INSTRUÇÕES A SEGUIR
Transcreva sem alterações o trecho do voto sobre as contas do PSD de Bagé/RS que vai de "Ressalto que a" até "para nova intimação.".

TEXTO FORNECIDO

REl - 0600777-23.2020.6.21.0007 - Voto Relator(a) - Sessão: 01/12/2022 às 09:00

VOTO

Passo ao exame da preliminar de nulidade do feito por falta de intimação do parecer conclusivo, e adianto que não prospera.

Do exame da tramitação do feito nos sistemas PJe de primeiro e segundo graus, observa-se que os advogados da parte recorrente foram devidamente intimados da decisão que concedeu 3 (três) dias para manifestação sobre o relatório preliminar técnico de exame das contas.

A comunicação ocorreu dentro do sistema PJE, pelo ato de intimação n. 9279137, com expedição eletrônica em 04.11.2021, às 17:39:07, e prazo até 19.11.2021, às 23:59:00.

Conforme consta nos §§ 3º e 4° do art. 69 da Resolução TSE n. 23.607/19, a unidade técnica somente oportunizará intimação do prestador sobre o conteúdo do parecer conclusivo caso não se tenha dado ao prestador oportunidade de se manifestar quanto a falhas relacionadas no exame preliminar, o que de fato ocorreu no caso dos autos.

Ressalto que a forma de intimação obedeceu à regra expressa prevista no § 4º do art. 26 da Resolução TRE-RS n. 347/20, segundo o qual as intimações nos processos de prestação de contas relativas às eleições de 2020 serão realizadas mediante ato de comunicação via sistema no Processo Judicial Eletrônico (PJe), desobrigando a publicação no Diário da Justiça Eletrônico (DJe) e dispensando, até 12.02.2021, a observância do prazo de ciência de 10 (dez) dias previsto no art. 5º, § 3º, da Lei n. 11.419/06 (Resolução TSE n. 23.632/20, art. 6º; Resolução TRE-RS n. 338/19, art. 51).

Assim, no caso em tela, considerando que o parecer conclusivo apenas aponta o somatório das irregularidades listadas no relatório preliminar, do qual o partido foi intimado, não havia motivo para nova intimação.

Portanto, diante da ausência de qualquer nulidade na tramitação, afasto a preliminar arguida.

No mérito, as contas do PSD de Bagé/RS foram desaprovadas devido a 18 depósitos em cheque, efetuados na conta-corrente do partido de natureza “Doações para Campanha”, totalizando a quantia de R$ 2.170,00, os quais não constaram na prestação de contas partidária, portanto de origem não identificada, como bem apontou a sentença.

LISTA DE REGISTROS

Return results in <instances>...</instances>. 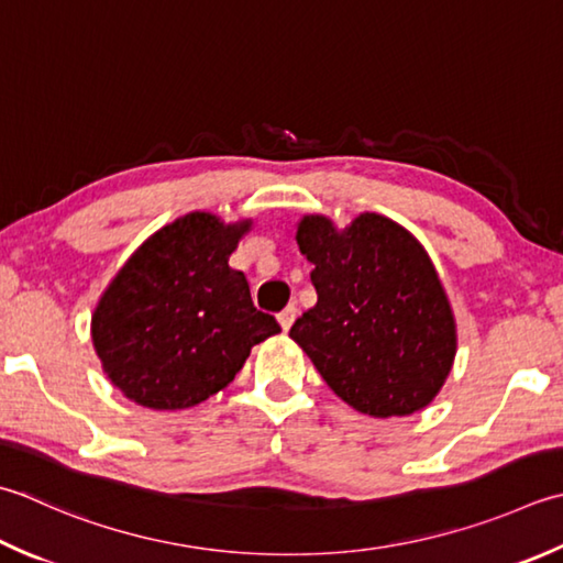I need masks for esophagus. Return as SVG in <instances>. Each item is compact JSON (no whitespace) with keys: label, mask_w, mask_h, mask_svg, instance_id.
I'll return each instance as SVG.
<instances>
[{"label":"esophagus","mask_w":563,"mask_h":563,"mask_svg":"<svg viewBox=\"0 0 563 563\" xmlns=\"http://www.w3.org/2000/svg\"><path fill=\"white\" fill-rule=\"evenodd\" d=\"M295 317H297V307H295V305H288V307H285V310L278 314V322H280V327H283V332H288V329L292 327Z\"/></svg>","instance_id":"1"}]
</instances>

RESULTADO
Ressalto que a forma de intimação obedeceu à regra expressa prevista no § 4º do art. 26 da Resolução TRE-RS n. 347/20, segundo o qual as intimações nos processos de prestação de contas relativas às eleições de 2020 serão realizadas mediante ato de comunicação via sistema no Processo Judicial Eletrônico (PJe), desobrigando a publicação no Diário da Justiça Eletrônico (DJe) e dispensando, até 12.02.2021, a observância do prazo de ciência de 10 (dez) dias previsto no art. 5º, § 3º, da Lei n. 11.419/06 (Resolução TSE n. 23.632/20, art. 6º; Resolução TRE-RS n. 338/19, art. 51).

Assim, no caso em tela, considerando que o parecer conclusivo apenas aponta o somatório das irregularidades listadas no relatório preliminar, do qual o partido foi intimado, não havia motivo para nova intimação.